▸ The exercise
Could you rewrite all of the records below with "black plastic bucket" renamed to "black plastic pail" everywhere and nothing else altered? Leave the pictures out of your answer.

▸ Material for this task
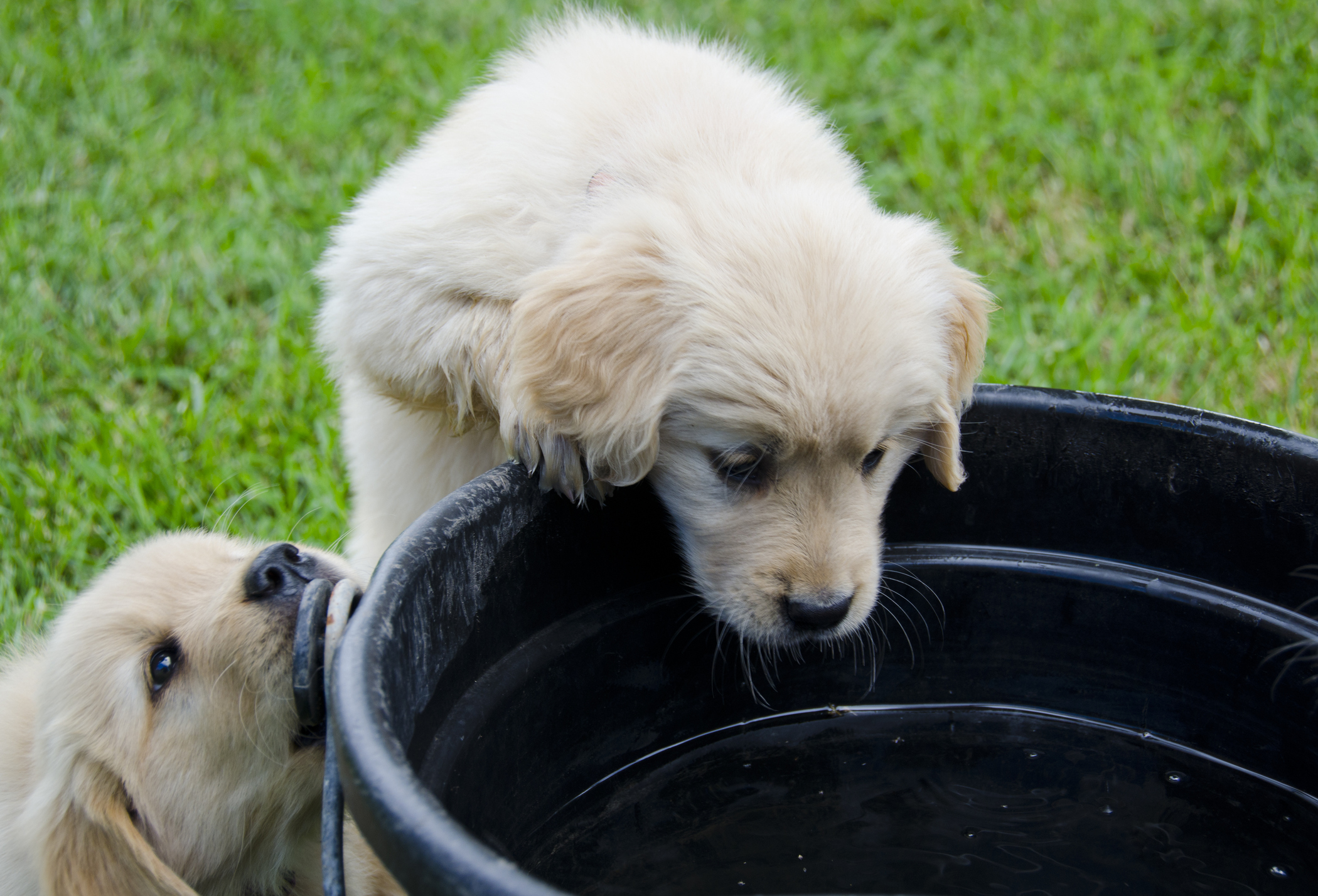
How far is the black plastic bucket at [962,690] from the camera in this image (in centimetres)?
210

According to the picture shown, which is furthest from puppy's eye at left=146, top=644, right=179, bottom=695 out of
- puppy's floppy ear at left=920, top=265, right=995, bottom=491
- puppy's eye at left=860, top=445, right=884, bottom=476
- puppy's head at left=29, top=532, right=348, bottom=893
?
puppy's floppy ear at left=920, top=265, right=995, bottom=491

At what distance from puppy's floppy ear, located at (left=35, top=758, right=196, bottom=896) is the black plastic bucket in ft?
1.68

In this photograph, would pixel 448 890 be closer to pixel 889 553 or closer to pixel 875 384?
pixel 875 384

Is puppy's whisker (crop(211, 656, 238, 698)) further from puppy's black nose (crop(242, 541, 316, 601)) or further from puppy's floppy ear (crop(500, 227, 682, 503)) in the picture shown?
puppy's floppy ear (crop(500, 227, 682, 503))

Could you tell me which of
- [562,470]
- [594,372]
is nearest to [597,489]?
[562,470]

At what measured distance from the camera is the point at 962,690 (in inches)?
99.0

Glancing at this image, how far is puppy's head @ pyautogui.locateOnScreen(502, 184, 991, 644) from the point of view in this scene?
83.7 inches

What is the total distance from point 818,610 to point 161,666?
1176 mm

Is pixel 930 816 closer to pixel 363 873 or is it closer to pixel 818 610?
pixel 818 610

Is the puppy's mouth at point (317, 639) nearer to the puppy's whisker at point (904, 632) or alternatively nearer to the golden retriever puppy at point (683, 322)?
the golden retriever puppy at point (683, 322)

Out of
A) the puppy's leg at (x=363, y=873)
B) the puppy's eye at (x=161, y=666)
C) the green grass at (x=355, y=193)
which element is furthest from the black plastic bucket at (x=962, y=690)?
the green grass at (x=355, y=193)

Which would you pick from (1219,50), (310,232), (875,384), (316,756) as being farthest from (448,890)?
(1219,50)

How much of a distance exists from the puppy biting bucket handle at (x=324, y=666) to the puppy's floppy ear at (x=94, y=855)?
0.88 feet

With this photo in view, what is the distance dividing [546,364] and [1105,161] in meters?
3.36
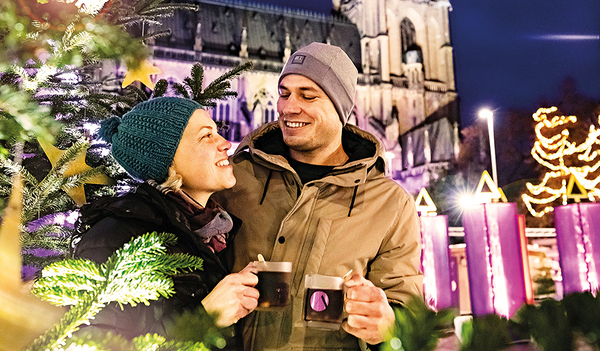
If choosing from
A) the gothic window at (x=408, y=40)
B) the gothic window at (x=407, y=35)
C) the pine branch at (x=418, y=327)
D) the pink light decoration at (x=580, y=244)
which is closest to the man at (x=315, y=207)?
the pine branch at (x=418, y=327)

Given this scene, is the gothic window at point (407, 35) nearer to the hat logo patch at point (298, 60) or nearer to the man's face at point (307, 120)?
the hat logo patch at point (298, 60)

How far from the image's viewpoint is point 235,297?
4.49ft

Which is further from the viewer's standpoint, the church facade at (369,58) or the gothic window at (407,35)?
the gothic window at (407,35)

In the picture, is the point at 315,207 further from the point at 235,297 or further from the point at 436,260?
the point at 436,260

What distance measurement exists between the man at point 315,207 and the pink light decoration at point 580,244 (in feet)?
11.3

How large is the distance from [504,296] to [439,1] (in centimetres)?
3642

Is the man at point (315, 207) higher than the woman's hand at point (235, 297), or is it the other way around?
the man at point (315, 207)

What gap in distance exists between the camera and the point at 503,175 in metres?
23.2

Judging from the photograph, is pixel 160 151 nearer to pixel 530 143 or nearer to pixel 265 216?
pixel 265 216

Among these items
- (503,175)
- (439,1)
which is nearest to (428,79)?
(439,1)

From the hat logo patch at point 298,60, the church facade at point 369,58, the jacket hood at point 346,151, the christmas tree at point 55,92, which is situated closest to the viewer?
the christmas tree at point 55,92

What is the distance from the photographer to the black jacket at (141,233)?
133cm

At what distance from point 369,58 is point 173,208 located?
3420 cm

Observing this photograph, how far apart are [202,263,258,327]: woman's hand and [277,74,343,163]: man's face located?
3.40 feet
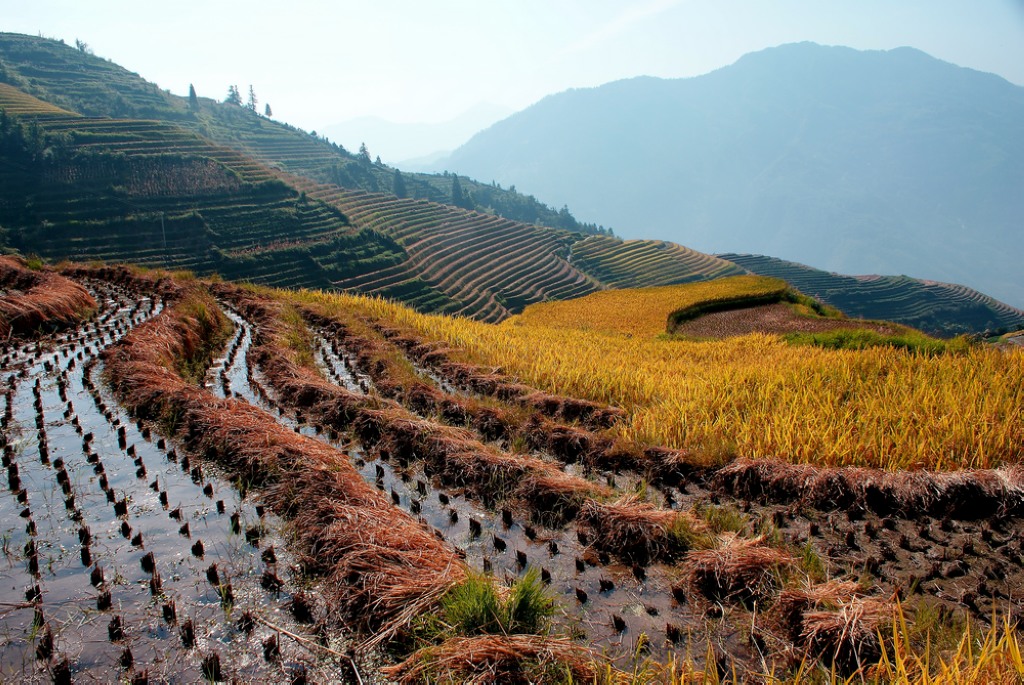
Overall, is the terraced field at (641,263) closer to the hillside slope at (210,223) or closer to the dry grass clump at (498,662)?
the hillside slope at (210,223)

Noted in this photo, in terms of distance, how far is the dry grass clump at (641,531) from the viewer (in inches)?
170

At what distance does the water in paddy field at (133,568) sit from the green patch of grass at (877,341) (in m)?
11.7

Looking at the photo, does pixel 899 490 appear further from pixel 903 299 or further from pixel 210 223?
pixel 903 299

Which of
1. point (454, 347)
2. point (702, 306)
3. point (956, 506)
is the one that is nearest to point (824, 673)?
point (956, 506)

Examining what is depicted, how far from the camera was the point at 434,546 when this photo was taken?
4.10 meters

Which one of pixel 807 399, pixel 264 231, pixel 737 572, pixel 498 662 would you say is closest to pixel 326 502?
pixel 498 662

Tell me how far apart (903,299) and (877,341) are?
11529cm

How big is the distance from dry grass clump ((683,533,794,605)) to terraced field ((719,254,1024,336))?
103291 millimetres

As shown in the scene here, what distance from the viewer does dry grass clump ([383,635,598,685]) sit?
9.48 ft

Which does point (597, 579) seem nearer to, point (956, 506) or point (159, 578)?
point (159, 578)

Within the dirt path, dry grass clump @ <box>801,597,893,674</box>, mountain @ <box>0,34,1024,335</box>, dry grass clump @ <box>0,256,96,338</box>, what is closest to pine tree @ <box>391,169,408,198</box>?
mountain @ <box>0,34,1024,335</box>

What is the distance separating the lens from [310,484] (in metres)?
4.94

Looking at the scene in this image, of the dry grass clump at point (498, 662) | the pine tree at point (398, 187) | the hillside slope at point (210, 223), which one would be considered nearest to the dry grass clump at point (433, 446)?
the dry grass clump at point (498, 662)

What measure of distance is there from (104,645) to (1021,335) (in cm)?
2716
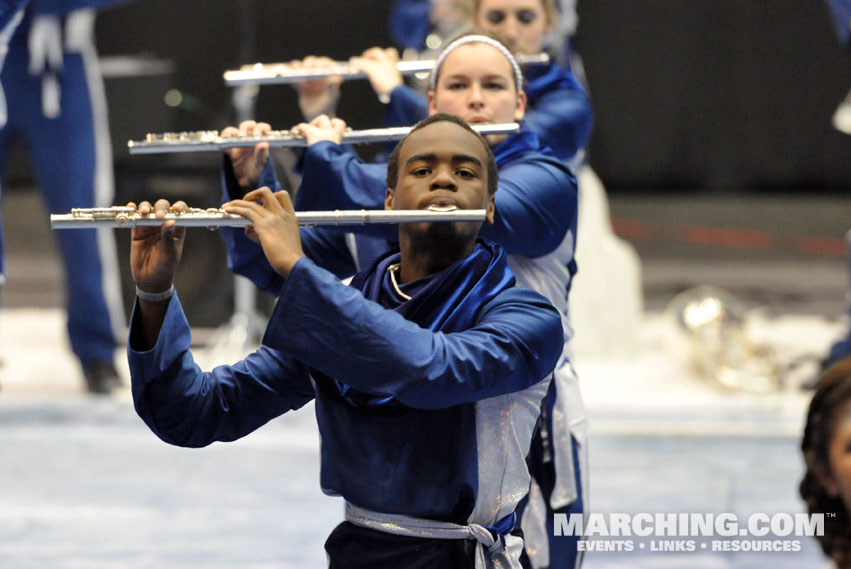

▸ Worked solution
How far is the black plastic pail at [962,690] from the camera in this image (in centimetres)?
210

According to the picture shown, which is furthest from puppy's eye at left=146, top=644, right=179, bottom=695 out of
- puppy's floppy ear at left=920, top=265, right=995, bottom=491
- puppy's eye at left=860, top=445, right=884, bottom=476
- puppy's head at left=29, top=532, right=348, bottom=893
?
puppy's floppy ear at left=920, top=265, right=995, bottom=491

At what distance from puppy's floppy ear, located at (left=35, top=758, right=196, bottom=896) is the black plastic pail in ft?
1.68

In this photograph, would pixel 448 890 be closer to pixel 889 553 or closer to pixel 875 384?
pixel 875 384

Is puppy's whisker (crop(211, 656, 238, 698)) further from puppy's black nose (crop(242, 541, 316, 601)) or further from puppy's floppy ear (crop(500, 227, 682, 503)) in the picture shown?
puppy's floppy ear (crop(500, 227, 682, 503))

Could you tell me which of
- [562,470]
- [594,372]
is nearest to [597,489]?
[562,470]

At what measured distance from the camera is the point at 962,690 (in inches)?
99.0

Glancing at this image, how far is puppy's head @ pyautogui.locateOnScreen(502, 184, 991, 644) from the point of view in this scene?
83.7 inches

What is the total distance from point 818,610 to point 161,666?
1176 mm

Is pixel 930 816 closer to pixel 363 873 or is it closer to pixel 818 610?
pixel 818 610

Is the puppy's mouth at point (317, 639) nearer to the puppy's whisker at point (904, 632) or alternatively nearer to the golden retriever puppy at point (683, 322)?
the golden retriever puppy at point (683, 322)

Out of
A) the puppy's leg at (x=363, y=873)
B) the puppy's eye at (x=161, y=666)
C) the green grass at (x=355, y=193)
which element is furthest from the black plastic pail at (x=962, y=690)?
the green grass at (x=355, y=193)

Which would you pick from (1219,50), (310,232), (875,384), (316,756) as being farthest from (448,890)?
(1219,50)

How much of a distance exists from the puppy biting bucket handle at (x=324, y=666) to the puppy's floppy ear at (x=94, y=855)?
0.88 feet

With this photo in view, what is the distance dividing [546,364] and [1105,161] in meters?
3.36
If choosing from
A) the gothic window at (x=408, y=40)
B) the gothic window at (x=407, y=35)
C) the pine branch at (x=418, y=327)
D) the pink light decoration at (x=580, y=244)
which is closest to the man at (x=315, y=207)?
the pine branch at (x=418, y=327)

Given this scene, is the gothic window at point (407, 35) nearer to the hat logo patch at point (298, 60) or nearer to the man's face at point (307, 120)?
the hat logo patch at point (298, 60)

How far from the image's viewpoint is point 235,297?
4.49ft

Which is further from the viewer's standpoint, the church facade at (369,58) or the gothic window at (407,35)?
the gothic window at (407,35)

In the picture, is the point at 315,207 further from the point at 235,297 or further from the point at 436,260?
the point at 436,260

What distance measurement exists between the man at point 315,207 and the pink light decoration at point 580,244 (in feet)?
11.3

How large is the distance from [504,296] to [439,1] (in centimetres)?
3642

Is the man at point (315, 207) higher than the woman's hand at point (235, 297), or is it the other way around?
the man at point (315, 207)

What gap in distance exists between the camera and the point at 503,175 in metres?
23.2

Judging from the photograph, is pixel 160 151 nearer to pixel 530 143 or nearer to pixel 265 216?
pixel 265 216

Among these items
- (503,175)
- (439,1)
which is nearest to (428,79)?
(439,1)

From the hat logo patch at point 298,60, the church facade at point 369,58, the jacket hood at point 346,151, the christmas tree at point 55,92, which is situated closest to the viewer?
the christmas tree at point 55,92

What is the distance from the photographer to the black jacket at (141,233)?
133cm

At what distance from point 369,58 is point 173,208 located?
3420 cm

Observing this photograph, how far apart are [202,263,258,327]: woman's hand and [277,74,343,163]: man's face located?
3.40 feet
Overall, is the terraced field at (641,263) closer to the hillside slope at (210,223) or closer to the dry grass clump at (498,662)?
the hillside slope at (210,223)

Noted in this photo, in terms of distance, how far is the dry grass clump at (641,531) from the viewer (in inches)?
170

At what distance does the water in paddy field at (133,568) sit from the green patch of grass at (877,341) (in m)?
11.7

Looking at the photo, does pixel 899 490 appear further from pixel 903 299 or further from pixel 210 223?
pixel 903 299

Which of
1. point (454, 347)
2. point (702, 306)
3. point (956, 506)
is the one that is nearest to point (824, 673)?
point (956, 506)

Examining what is depicted, how far from the camera was the point at 434,546 when this photo was taken?
4.10 meters

Which one of pixel 807 399, pixel 264 231, pixel 737 572, pixel 498 662 would you say is closest to pixel 326 502?
pixel 498 662

Tell me how far apart (903,299) and (877,341) are?
11529cm

How big is the distance from dry grass clump ((683,533,794,605)) to terraced field ((719,254,1024,336))?
103291 millimetres

As shown in the scene here, what distance from the viewer does dry grass clump ([383,635,598,685]) sit?
9.48 ft

Which does point (597, 579) seem nearer to, point (956, 506) or point (159, 578)?
point (159, 578)

Within the dirt path, dry grass clump @ <box>801,597,893,674</box>, mountain @ <box>0,34,1024,335</box>, dry grass clump @ <box>0,256,96,338</box>, what is closest to pine tree @ <box>391,169,408,198</box>?
mountain @ <box>0,34,1024,335</box>

What is the distance separating the lens from [310,484] (in metres)?
4.94

Looking at the scene in this image, of the dry grass clump at point (498, 662) | the pine tree at point (398, 187) | the hillside slope at point (210, 223), which one would be considered nearest to the dry grass clump at point (433, 446)?
the dry grass clump at point (498, 662)

What measure of distance is there from (104,645) to (1021,335) (in cm)?
2716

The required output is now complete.